Additionally, carriers are looking for insureds to invest in loss control and risk mitigations efforts including annual training for property managers and staff to help identify signs of human trafficking. Human trafficking is becoming a hot topic, and it's important to prepare for this question when putting renewal submission together.

Hospitality: A Hardening Market Driven by Social Inflation

On the hospitality side, social inflation, an aggressive plaintiff bar and nuclear verdicts are keeping the market challenged and pushing assault and battery as well as liquor liability risks to the forefront.

"Assault and battery claims and liquor claims are the two biggest exposures now, with shootings or DUI incidents potentially resulting in millions of dollars in damages against an insured," says Moore.

Insurance policies that were once silent on assault and battery are now explicitly limiting coverage, with sublimits well below standard occurrence amounts. Liquor-driven accounts with 75% or more alcohol receipts are becoming increasingly difficult to place. Additionally, if public transportation isn't widely accessible or a city isn't walkable, liquor claims frequency is on the rise, and the carriers are watching it.

"We're spending time each day explaining the insureds' stories, so we don't see these big increases that are being put out," Moore says, adding that "pricing and terms remains a major pain point for hospitality."

The Need for Expertise

Across both real estate and hospitality, Moore emphasizes that 2026 will bring more of the same in the non-admitted space: continued firming, heightened underwriting and risk selection scrutiny, as well as the need for proactive risk management. Yet opportunities remain for brokers who understand the nuances of their accounts and align with specialized wholesalers.

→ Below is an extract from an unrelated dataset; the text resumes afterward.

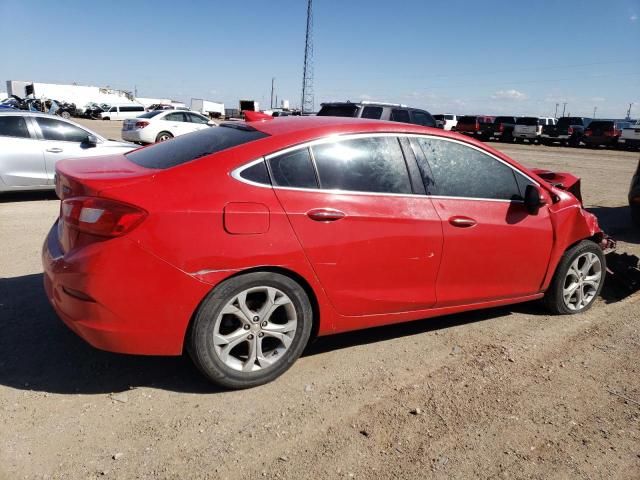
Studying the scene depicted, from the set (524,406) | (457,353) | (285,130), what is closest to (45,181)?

"Every deal is situational," says Moore. "Santa Monica, for example, isn't the same as downtown Los Angeles, and a high-rise in Miami isn't the same as one in Dallas. You need partners who can navigate those differences. We have the luxury of seeing risk from all around the country."

That's where RPS adds value. With deep market relationships and experience in structuring creative casualty insurance solutions both primary and excess, RPS helps brokers secure coverage others can't.

"Our job is to find answers," Moore says. "When there's no obvious path, we build one."